> **The request**:
Render the material below as a Markdown table with the columns "No." and "Content", putting each line in its own row with a sequential number and omitting blank lines.

> **Records supplied**:
....................
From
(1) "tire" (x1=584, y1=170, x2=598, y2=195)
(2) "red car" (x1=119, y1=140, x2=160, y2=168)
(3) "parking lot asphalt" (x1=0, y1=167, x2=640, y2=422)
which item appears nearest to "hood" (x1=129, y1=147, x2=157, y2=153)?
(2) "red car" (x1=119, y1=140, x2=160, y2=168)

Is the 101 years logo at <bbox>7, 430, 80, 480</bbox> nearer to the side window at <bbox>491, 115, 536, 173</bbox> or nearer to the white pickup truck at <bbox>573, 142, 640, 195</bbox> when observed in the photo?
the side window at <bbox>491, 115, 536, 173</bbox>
....................
> **Output for this exercise**:
| No. | Content |
|---|---|
| 1 | From |
| 2 | (1) "tire" (x1=584, y1=170, x2=598, y2=195) |
| 3 | (2) "red car" (x1=119, y1=140, x2=160, y2=168) |
| 4 | (3) "parking lot asphalt" (x1=0, y1=167, x2=640, y2=422) |
| 5 | which item appears nearest to "hood" (x1=129, y1=147, x2=157, y2=153)? |
| 6 | (2) "red car" (x1=119, y1=140, x2=160, y2=168) |
| 7 | Is the 101 years logo at <bbox>7, 430, 80, 480</bbox> nearer to the side window at <bbox>491, 115, 536, 173</bbox> or nearer to the white pickup truck at <bbox>573, 142, 640, 195</bbox> when observed in the photo? |
| 8 | the side window at <bbox>491, 115, 536, 173</bbox> |